● WHAT TO PRODUCE
Copy the passage of the emulator input lag post from "Full answer will" to "to help conceptually.", substituting "lengthy" for "multi-page".

● TEXT SHOWN

╔══

Don’t forget buffer backpressure mechanics and the frame queue concepts (two semi-independent extra lag factors). I explained that – depending on circumstances – VSYNC ON can frequently lead to more than 1 frame of input lag. Not all VSYNC ON are identical, between all applications/drivers/programming techniques – in many graphics drivers, it is often a shallow frame queue (Because that’s more stutterless than a traditional double buffer technique). There are indeed ways to force it to behave like a double buffer, but when running fully flat-out, you can end up have 2 more frames of lag unless you do special techniques.
In addition, consider varying-lag distortion effects. I edited the above post to make it bigger to cover some of the concepts how it’s not always an exact “X frame of lag” – one input read may receive 33ms lag and the next input read may receive 16ms of input lag, because of lag-granularity caused by varying timing of original machine’s input read, and how it interacts with the boundaries of the surge-execution intervals of various lag-reducing techniques – how the emulator lag-distorts the input read (or not). Most retro games reads input at a consistent time, but that timing can jitter on the original machine, and it might jitter across the surge-execution intervals, creating a lag granularity effect that did not exist on the original machine. What this can potentially mean is that button-mashing may feel erratic in the emulator and consistent on original – for a specific retro game (that had varying-in-refresh-cycle input reads). There are pros/cons of all kinds of various input-lag-reduction methods.
Good emulators with optimization may have only 1 frame of input lag (next frame response) but not all of them. Yet none (except beam raced frameslicing) can do same-frame response, e.g. midscreen input reads changing screen content of the bottom of the same dislay refresh cycle (no need to wait till next refresh). And none can do guaranteed subframe fixed latency offset to input reads (emulators that try for sub-frame latencies often subject them to refresh-cycle-rounding-off effects, caused by surge-execution distortions). Beamraced emulation (render and scanout on the fly) are more able to guarantee consistent lag for all possible input read timings throughout any part of any emulator refresh cycle, relative to the real-world refresh cycle.
Obviously, RunAhead is superior for many things while beamracing is another good tool for faithful replication of original machine lag while reducing system requirements (during low frameslice rates)
Full answer will require a multi-page reply to explain things. If you want, we can move to the Area51 forum of the Blur Busters Forums to discuss this part further.
I’ll give a partial answer to help conceptually.
Remember, cable scanout is sometimes totally different from panel scanout. There’s no concept such as “clearing the screen” on the monitor side. So forget about it, the emulator can’t do anything about it. (In reality, impulse display will automatically clear and sample-and-hold LCD displays will hold until next refresh cycle – but the considerations are exactly identical regardless whether you connect an original machine to it, or an emulator to it. So, thusly, this discussion is irrelevant here. Stop guessing displayside mechanics for now, we’re only comparing emulator-vs-original connected to the SAME display. Whether it be same CRT or same LCD.
We just want the cable to behave identically where possible. (internal builtin displays also serialize “ala cable-like” too, phones, tablets, and laptops sequential scan too).

╚══

● GIVEN RECORDS
╔══

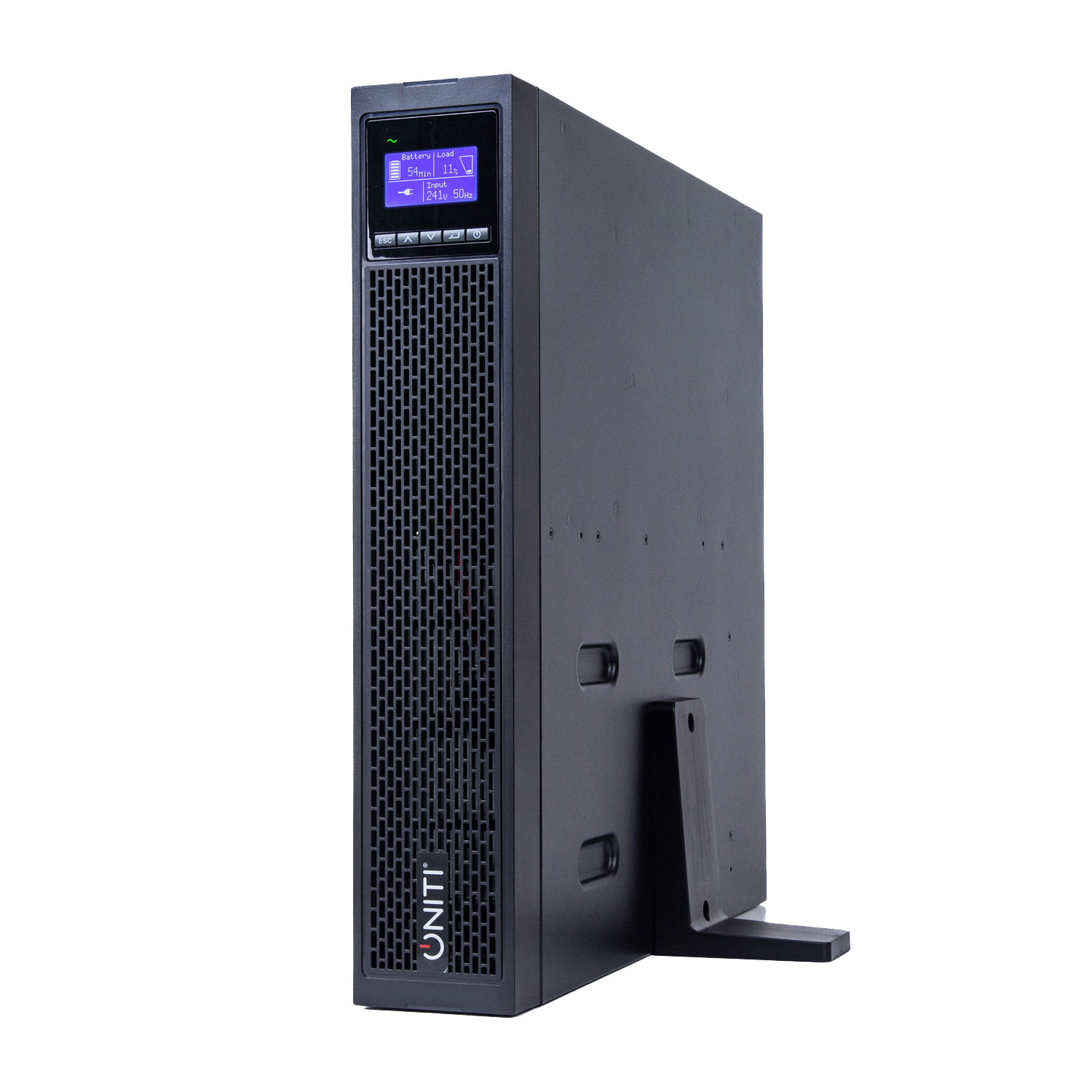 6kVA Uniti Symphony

╚══
╔══

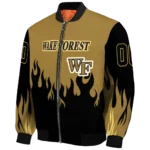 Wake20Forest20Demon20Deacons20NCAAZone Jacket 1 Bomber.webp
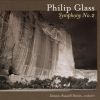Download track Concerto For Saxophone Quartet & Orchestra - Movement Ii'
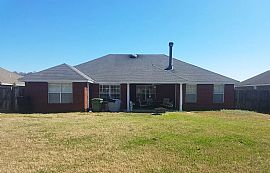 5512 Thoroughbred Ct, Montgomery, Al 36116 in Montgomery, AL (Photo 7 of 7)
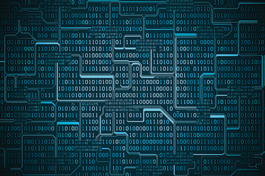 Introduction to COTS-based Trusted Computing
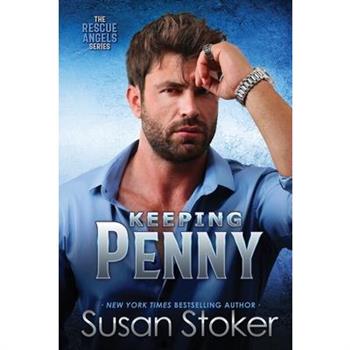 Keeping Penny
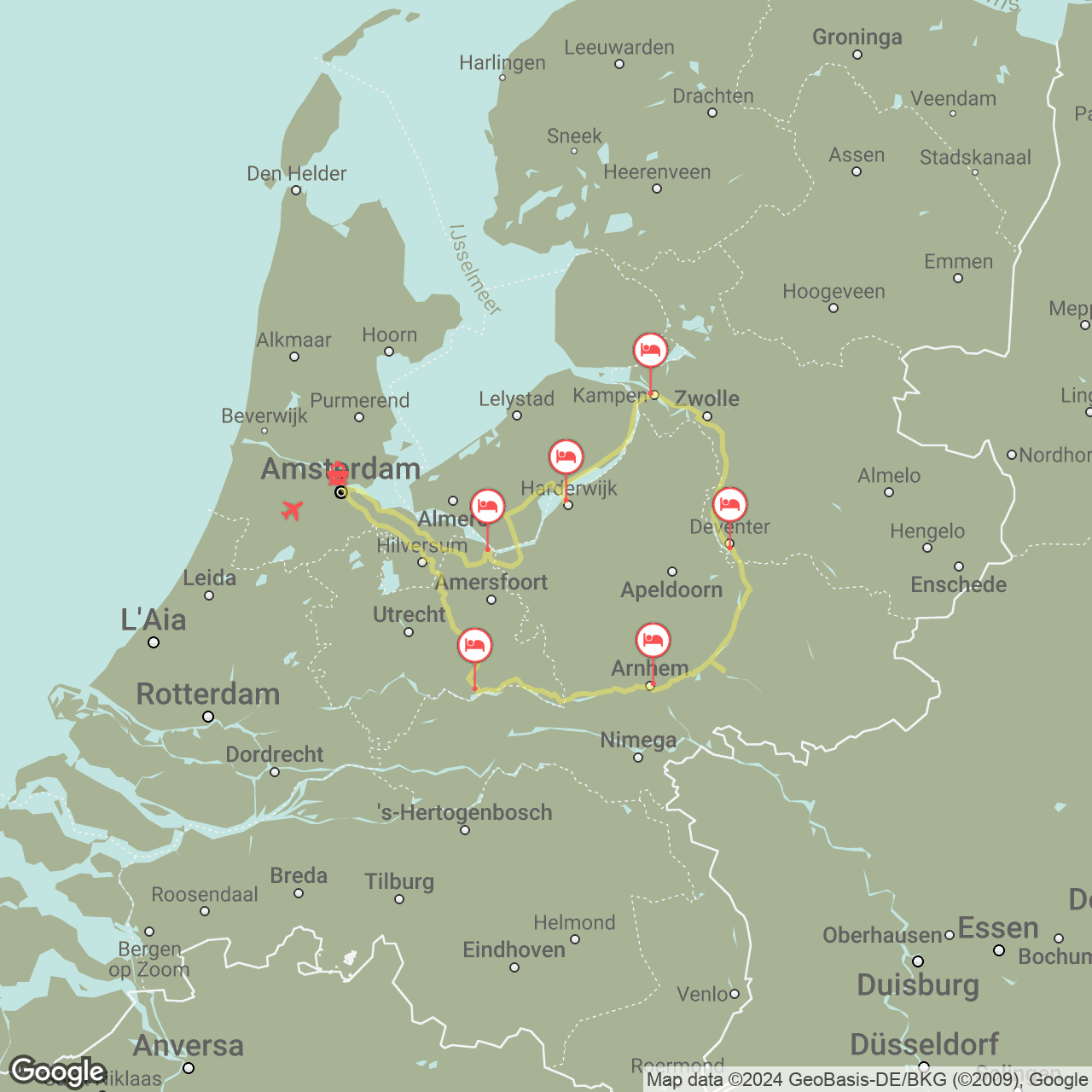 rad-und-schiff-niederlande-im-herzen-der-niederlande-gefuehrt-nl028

╚══

● SOLUTION TO THE EXERCISE
Full answer will require a lengthy reply to explain things. If you want, we can move to the Area51 forum of the Blur Busters Forums to discuss this part further.
I’ll give a partial answer to help conceptually.